Few nice words from 2009 by the pioneer of oil filled geared hubs practice Reid Welch.
Reid Welch said:
WHAT: running geared transmissions in light oil is a universal practice...except in these new, geared-type hub motors.
WHY: light oil cushions gear teeth, actually preventing contact of the pressure surfaces, through a phenomenon known as
hydrodynamic lubrication: the parts surf upon each other, oil as the separating agent. This form of lubrication prevents all wear
((think of your auto's automatic transmission, how quiet its helical gears run, and with no wear-out))

IS THERE LONG TERM HARM? Ans: No, not unless the oil were to somehow degrade hall sensor adhesive (unlikely, it seems)

Q: How much oil to be installed? A: Enough to fill the motor about one third full. Then, when running, centrifugal force
throws the oil at the perifery of the gear casing, bathing the soft steel ring gear and the plastic planets. Plus, oil contantly
washes all the bearings and constantly wets the lip seals of the axle. Some slight weepage at the axle "seals" is inevitable.

About heat and expansion: when the motor warms up, its contained air expands, and will push out a minute amount of oil.
Upon cooling down, the motor will slightly inhale some of this weeped oil.
Now, consider the stock (dry, not oiled) run in the rain: it will gradually ingest small amounts of water, eventually rusting internal parts to some small extent.

Oil is dielectric and has no effect on nylon gears nor synthetic rubber seals, which are DESIGNED to run in oil.
Oil, sloshing around the inside of the hub motor, is not of sufficient quantity to drown the rapidly spinning central rotor
of the motor, itself, so no fluid spray/strain/churn on the copper windings.
The oil will all be at the ring gear, surfing the planet gears, dampening noise, and fluid polishing the parts over time (perhaps)
to make, in time (thousands of running miles) a super quiet motor, with each planet gear tooth of the three planets, shoulder exactly the same amount of the load.
Benefit accrued: maximum robustness of the geared motor: it should never "peanut butter" any teeth, until some long-away day, when plastic fatique finally breaks off a tooth, which then spells instant destruction for all the remaining planet gear teeth.
 
Gotta love Reid's nitty gritty.
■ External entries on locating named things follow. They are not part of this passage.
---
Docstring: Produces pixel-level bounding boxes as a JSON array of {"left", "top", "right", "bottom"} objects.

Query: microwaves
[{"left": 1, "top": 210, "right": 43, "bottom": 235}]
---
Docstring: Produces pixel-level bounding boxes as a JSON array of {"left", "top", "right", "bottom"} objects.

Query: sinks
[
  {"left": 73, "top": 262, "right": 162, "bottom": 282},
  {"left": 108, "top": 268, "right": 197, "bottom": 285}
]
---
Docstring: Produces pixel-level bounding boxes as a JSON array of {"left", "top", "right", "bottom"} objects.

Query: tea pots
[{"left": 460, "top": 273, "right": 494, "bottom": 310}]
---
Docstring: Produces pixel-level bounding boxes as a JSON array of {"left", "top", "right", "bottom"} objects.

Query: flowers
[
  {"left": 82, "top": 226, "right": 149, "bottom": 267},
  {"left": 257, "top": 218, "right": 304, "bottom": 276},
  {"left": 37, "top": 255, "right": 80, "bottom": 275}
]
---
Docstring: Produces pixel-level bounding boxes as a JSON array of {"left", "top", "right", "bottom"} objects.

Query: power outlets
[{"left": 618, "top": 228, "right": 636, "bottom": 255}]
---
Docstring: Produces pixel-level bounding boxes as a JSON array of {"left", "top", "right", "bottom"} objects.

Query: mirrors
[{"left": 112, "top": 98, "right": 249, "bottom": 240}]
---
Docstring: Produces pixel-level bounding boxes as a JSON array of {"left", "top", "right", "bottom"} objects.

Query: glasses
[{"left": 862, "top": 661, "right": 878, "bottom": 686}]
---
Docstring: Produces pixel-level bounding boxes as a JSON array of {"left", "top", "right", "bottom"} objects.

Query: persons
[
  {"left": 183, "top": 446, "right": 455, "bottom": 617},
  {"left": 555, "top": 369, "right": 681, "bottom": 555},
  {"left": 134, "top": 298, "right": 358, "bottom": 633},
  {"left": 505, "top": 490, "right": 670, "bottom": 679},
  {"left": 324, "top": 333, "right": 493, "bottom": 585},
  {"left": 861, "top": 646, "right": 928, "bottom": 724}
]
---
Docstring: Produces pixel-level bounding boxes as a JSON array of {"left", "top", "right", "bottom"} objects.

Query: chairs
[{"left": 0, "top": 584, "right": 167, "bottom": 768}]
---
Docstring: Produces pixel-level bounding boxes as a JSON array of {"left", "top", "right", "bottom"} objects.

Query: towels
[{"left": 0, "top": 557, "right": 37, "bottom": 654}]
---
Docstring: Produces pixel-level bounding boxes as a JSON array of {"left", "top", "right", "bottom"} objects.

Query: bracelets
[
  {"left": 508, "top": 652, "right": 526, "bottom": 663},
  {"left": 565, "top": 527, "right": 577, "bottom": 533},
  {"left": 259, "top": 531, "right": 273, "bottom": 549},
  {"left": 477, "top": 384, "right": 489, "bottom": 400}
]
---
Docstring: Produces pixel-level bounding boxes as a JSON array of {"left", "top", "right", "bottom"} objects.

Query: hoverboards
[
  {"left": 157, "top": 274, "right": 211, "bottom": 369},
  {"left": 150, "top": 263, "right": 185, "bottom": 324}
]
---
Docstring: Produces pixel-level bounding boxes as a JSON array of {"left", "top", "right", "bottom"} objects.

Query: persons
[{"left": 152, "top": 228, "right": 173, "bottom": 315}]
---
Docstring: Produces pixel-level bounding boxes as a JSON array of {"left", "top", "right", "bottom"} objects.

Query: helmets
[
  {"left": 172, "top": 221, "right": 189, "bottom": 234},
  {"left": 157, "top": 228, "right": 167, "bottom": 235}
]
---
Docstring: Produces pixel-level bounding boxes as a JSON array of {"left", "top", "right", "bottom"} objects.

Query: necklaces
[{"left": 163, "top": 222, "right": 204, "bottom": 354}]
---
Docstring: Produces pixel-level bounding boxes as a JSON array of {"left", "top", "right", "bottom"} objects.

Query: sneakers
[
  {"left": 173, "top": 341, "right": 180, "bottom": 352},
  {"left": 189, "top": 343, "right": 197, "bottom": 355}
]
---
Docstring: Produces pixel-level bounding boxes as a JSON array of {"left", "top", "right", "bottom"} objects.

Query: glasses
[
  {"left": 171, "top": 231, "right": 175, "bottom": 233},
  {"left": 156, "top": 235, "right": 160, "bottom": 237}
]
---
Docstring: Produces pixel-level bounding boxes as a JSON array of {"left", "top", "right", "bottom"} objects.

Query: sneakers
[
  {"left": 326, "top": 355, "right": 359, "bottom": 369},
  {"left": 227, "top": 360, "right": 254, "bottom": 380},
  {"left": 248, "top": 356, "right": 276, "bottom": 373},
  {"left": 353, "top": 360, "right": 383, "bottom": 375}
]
I'd love to see some hard numbers on the cooling benefit and the amount of torque that oil cooled gears can take before failure in an oil bath.
 
I know with my rc car, (pre 2004 traxxas rustler) the first time I put a brushless motor in, it lunched the Metal idler gear I bought specifically for that motor in less than 3 mins of bashing, in desperation I put the nylon gear back in, and in the process of trading gears I had to refill it with oil, I put some stihl chainsaw gearcase oil in it, and it ran for several weeks like that so imho, a good oil adds alot of durability and longevity to a gearbox.